Questa Corte, invero, ha già più volte avuto modo di affermare (cfr. ord. n. 908 del 1988 e sentt. nn. 57 del 1989, 296 del 1990 e 236 del 1992) il "diritto dell'impiegato, assegnato a mansioni superiori alla sua qualifica, di percepire il trattamento economico della qualifica corrispondente, giusta il principio di equa retribuzione sancito dall'art. 36 Cost." (v. cit. sent. n. 236 del 1992), riconosciuto direttamente applicabile anche nel caso - che ovviamente non rileva nella fattispecie - di mancanza di un atto formale di preposizione alle mansioni superiori (art. 2126, primo comma, del codice civile).

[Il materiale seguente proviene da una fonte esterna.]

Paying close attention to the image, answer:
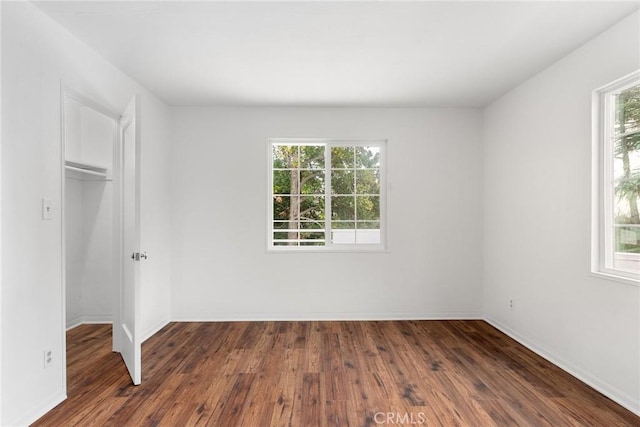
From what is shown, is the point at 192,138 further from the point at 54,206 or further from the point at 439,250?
the point at 439,250

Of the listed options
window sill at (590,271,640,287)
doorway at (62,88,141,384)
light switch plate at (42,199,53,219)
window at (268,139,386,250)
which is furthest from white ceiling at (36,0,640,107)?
window sill at (590,271,640,287)

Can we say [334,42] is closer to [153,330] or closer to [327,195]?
[327,195]

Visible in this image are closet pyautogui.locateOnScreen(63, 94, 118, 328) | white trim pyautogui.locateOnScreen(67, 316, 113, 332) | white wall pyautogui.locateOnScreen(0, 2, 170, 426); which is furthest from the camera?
white trim pyautogui.locateOnScreen(67, 316, 113, 332)

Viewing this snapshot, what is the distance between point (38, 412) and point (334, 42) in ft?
10.3

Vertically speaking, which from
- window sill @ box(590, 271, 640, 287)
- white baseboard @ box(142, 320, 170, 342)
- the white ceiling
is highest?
the white ceiling

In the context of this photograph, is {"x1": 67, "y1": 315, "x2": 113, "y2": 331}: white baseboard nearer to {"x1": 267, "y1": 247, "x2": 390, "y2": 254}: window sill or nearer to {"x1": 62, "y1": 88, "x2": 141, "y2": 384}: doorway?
Result: {"x1": 62, "y1": 88, "x2": 141, "y2": 384}: doorway

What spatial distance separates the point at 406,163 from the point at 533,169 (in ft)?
4.40

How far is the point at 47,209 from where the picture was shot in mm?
2170

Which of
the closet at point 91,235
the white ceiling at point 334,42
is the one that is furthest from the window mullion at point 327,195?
the closet at point 91,235

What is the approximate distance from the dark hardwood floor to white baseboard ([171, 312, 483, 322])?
0.39 metres

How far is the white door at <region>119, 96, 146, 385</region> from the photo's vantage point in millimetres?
2502

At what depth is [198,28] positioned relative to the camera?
2.33 metres

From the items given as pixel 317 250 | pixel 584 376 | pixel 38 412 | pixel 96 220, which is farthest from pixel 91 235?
pixel 584 376

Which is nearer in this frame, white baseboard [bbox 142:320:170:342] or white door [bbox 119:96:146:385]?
white door [bbox 119:96:146:385]
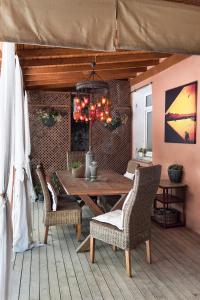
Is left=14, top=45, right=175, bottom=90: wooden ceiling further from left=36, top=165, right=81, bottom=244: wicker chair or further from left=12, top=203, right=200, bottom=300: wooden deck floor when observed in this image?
left=12, top=203, right=200, bottom=300: wooden deck floor

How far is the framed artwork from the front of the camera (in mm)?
4297

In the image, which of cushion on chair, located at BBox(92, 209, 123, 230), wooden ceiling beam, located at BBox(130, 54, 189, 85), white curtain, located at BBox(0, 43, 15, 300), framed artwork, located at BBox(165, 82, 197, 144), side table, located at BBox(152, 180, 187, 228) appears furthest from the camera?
wooden ceiling beam, located at BBox(130, 54, 189, 85)

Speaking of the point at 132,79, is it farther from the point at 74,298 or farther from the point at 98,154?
the point at 74,298

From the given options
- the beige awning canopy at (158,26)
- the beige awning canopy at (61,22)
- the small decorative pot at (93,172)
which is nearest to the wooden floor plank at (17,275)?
the small decorative pot at (93,172)

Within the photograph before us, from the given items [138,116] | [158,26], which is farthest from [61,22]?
[138,116]

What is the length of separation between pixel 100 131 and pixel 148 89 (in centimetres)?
156

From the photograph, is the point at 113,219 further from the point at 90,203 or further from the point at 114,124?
the point at 114,124

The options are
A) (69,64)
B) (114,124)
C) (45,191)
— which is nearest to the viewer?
(45,191)

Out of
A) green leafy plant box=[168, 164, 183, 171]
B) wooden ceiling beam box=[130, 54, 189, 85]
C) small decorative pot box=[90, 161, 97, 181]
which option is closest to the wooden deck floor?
small decorative pot box=[90, 161, 97, 181]

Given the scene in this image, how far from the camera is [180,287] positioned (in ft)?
9.04

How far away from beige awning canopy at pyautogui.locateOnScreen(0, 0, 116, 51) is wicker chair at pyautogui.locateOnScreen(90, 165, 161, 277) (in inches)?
50.9

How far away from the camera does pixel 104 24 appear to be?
6.84 feet

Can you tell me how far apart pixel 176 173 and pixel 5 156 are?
9.77 ft

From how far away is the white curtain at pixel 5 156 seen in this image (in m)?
2.25
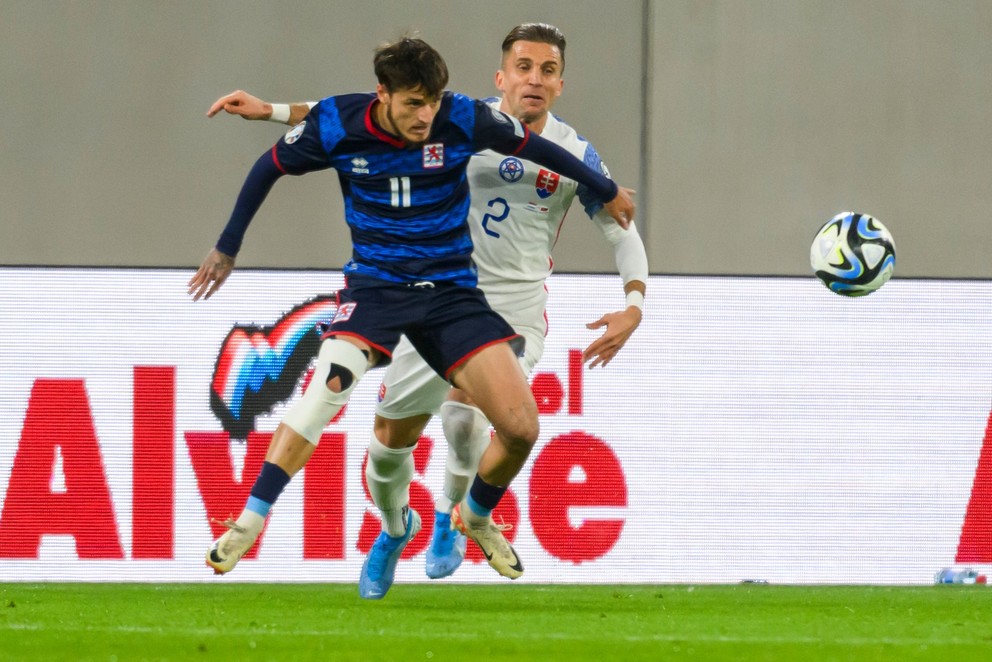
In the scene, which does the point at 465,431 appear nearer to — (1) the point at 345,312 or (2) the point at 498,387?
(2) the point at 498,387

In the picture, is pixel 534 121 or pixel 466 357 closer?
pixel 466 357

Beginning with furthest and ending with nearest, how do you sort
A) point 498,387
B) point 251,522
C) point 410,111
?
point 498,387 → point 410,111 → point 251,522

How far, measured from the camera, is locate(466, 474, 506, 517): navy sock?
4891mm

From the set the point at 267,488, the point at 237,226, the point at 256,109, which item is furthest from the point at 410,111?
the point at 267,488

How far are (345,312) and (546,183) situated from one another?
1101 millimetres

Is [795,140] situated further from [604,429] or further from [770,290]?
[604,429]

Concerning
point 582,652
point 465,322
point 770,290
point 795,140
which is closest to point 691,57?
point 795,140

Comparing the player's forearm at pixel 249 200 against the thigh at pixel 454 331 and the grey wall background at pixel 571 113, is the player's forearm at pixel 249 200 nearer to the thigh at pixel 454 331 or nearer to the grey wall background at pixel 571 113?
the thigh at pixel 454 331

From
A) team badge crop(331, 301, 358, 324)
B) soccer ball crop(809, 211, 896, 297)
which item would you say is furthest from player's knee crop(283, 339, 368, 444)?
soccer ball crop(809, 211, 896, 297)

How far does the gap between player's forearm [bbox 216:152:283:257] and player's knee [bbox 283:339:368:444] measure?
0.47 m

È pur vero che nella sentenza da ultimo citata questa Corte ha anche affermato che "ciò non significa che l'art. 36 debba trovare incondizionata applicazione ogni volta che il pubblico impiegato venga adibito a mansioni superiori". Ma certamente nel caso in esame non ricorrono quelle condizioni allora individuate (assegnazione meramente temporanea per esigenze eccezionali di buon andamento dei servizi; intervento legislativo che regolarizzi ex post le posizioni, riconoscendo agevolazioni e vantaggi tali da compensare il mancato riconoscimento, per il passato, del trattamento economico superiore), che possono, in ipotesi, costituire un giustificato limite all'attuazione del richiamato principio.

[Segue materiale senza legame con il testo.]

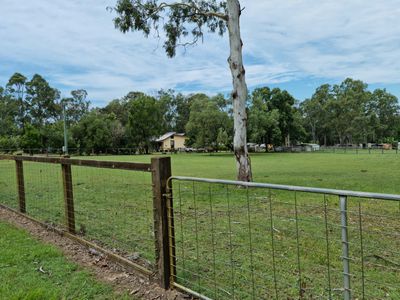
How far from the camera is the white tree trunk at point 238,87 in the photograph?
35.5 feet

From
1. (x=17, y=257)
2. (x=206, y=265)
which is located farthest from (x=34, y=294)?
(x=206, y=265)

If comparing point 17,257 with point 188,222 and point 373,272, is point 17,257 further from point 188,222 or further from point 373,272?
point 373,272

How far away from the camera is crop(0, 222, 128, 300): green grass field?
3.32 m

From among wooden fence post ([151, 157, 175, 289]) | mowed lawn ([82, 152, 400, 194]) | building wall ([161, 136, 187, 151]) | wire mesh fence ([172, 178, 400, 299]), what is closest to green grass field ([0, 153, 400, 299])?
wire mesh fence ([172, 178, 400, 299])

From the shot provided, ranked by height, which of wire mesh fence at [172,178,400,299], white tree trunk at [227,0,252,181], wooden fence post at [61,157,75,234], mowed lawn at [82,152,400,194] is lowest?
mowed lawn at [82,152,400,194]

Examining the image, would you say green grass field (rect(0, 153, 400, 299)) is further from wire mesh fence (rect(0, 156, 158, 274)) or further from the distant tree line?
the distant tree line

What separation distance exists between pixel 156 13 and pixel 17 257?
1090cm

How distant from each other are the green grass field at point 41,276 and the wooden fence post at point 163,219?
17.3 inches

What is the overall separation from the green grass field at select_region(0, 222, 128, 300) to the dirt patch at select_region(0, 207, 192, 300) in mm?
121

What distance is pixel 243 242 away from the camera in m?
4.87

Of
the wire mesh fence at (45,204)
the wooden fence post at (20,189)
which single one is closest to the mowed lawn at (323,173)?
the wire mesh fence at (45,204)

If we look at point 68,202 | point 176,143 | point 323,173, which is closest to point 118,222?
point 68,202

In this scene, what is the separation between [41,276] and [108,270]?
27.0 inches

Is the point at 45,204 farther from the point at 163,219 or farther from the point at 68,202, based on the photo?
the point at 163,219
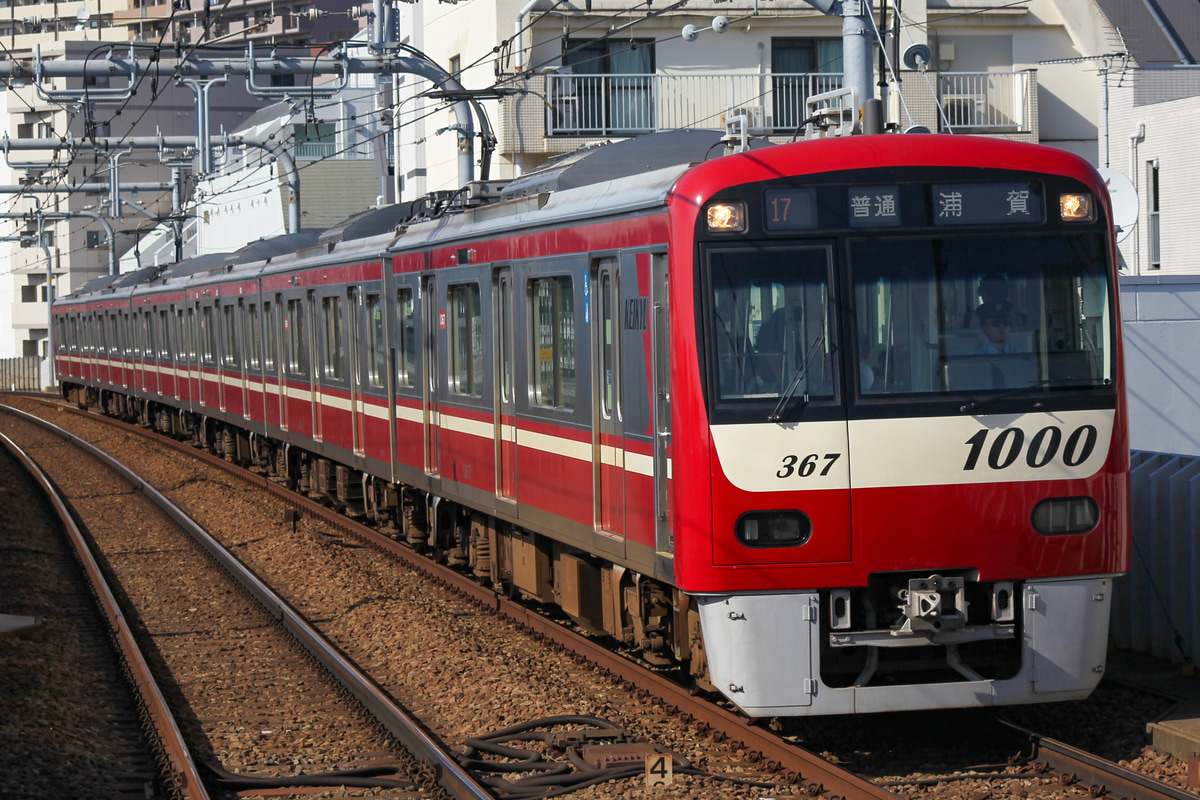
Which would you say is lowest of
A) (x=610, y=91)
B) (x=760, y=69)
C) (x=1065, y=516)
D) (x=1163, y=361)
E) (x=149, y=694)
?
(x=149, y=694)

Le considerazioni fin qui esposte sono di per sé sufficienti ad escludere qualsivoglia violazione delle norme costituzionali invocate dal ricorrente. Ma si può inoltre rilevare che lo stesso legislatore statale ha recentemente affermato, con norma espressamente qualificata come principio fondamentale ai sensi dell'art. 117 della Costituzione, che nel pubblico impiego la temporanea assegnazione alle mansioni superiori comporta "il riconoscimento del diritto al trattamento corrispondente all'attività svolta" (art. 2, primo comma, lett. n, della legge 23 ottobre 1992, n. 421, recante "Delega al Governo per la razionalizzazione e la revisione delle discipline in materia di sanità, di pubblico impiego, di previdenza e di finanza territoriale").

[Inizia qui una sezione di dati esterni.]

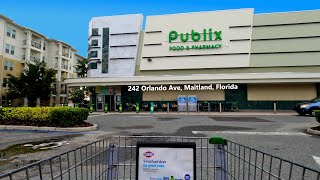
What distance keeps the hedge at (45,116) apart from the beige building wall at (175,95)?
1886 cm

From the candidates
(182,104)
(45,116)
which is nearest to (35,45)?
(182,104)

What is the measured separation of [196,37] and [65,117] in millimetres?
24908

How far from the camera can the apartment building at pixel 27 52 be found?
40281 millimetres

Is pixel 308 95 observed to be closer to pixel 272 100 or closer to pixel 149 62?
pixel 272 100

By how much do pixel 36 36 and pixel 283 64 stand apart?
159 feet

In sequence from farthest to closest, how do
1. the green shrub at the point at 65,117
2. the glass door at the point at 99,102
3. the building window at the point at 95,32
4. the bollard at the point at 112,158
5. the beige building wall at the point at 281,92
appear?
the building window at the point at 95,32, the glass door at the point at 99,102, the beige building wall at the point at 281,92, the green shrub at the point at 65,117, the bollard at the point at 112,158

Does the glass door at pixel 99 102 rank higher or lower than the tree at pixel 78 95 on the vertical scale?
lower

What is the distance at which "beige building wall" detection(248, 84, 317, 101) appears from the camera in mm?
29625

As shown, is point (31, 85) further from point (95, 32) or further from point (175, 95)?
point (175, 95)

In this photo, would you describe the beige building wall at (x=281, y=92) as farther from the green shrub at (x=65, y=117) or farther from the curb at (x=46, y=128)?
the green shrub at (x=65, y=117)

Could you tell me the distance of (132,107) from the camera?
106 ft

Quanto, infine, al profilo di censura relativo all'applicabilità della norma impugnata non solo al personale di ruolo della Regione, ma anche a quello comandato presso la medesima, va osservato che il richiamato principio di equa retribuzione di cui all'art. 36 della Costituzione - che importa, come detto, salvo casi eccezionali, la corrispondenza del trattamento economico alla qualità del lavoro effettivamente prestato - non può non avere ovviamente valenza generale, quale che sia la posizione, di ruolo o di comando, del dipendente; esso pertanto deve essere applicato anche al personale comandato che versi nella situazione prevista nella norma censurata (e ciò a prescindere dal rilievo che l'opposta soluzione darebbe luogo ad una ingiustificata disparità di trattamento).

Per Questi Motivi

LA CORTE COSTITUZIONALE

Dichiara non fondata la questione di legittimità costituzionale dell'art. 2 della legge della Regione Lombardia riapprovata il 6 agosto 1992 (Modificazioni ed integrazioni alle disposizioni dell'art. 22 della l.r. 1° agosto 1979, n. 42 "Ordinamento dei servizi e degli uffici della giunta regionale" e successive modificazioni e integrazioni), sollevata, in riferimento agli artt. 97 e 117 della Costituzione, dal Presidente del Consiglio dei ministri con il ricorso in epigrafe.

Così deciso in Roma, nella sede della Corte costituzionale, Palazzo della Consulta, il 16 dicembre 1992.

Il Presidente: CASAVOLA

Il redattore: FERRI

Il cancelliere: DI PAOLA

Depositata in cancelleria il 29 dicembre 1992.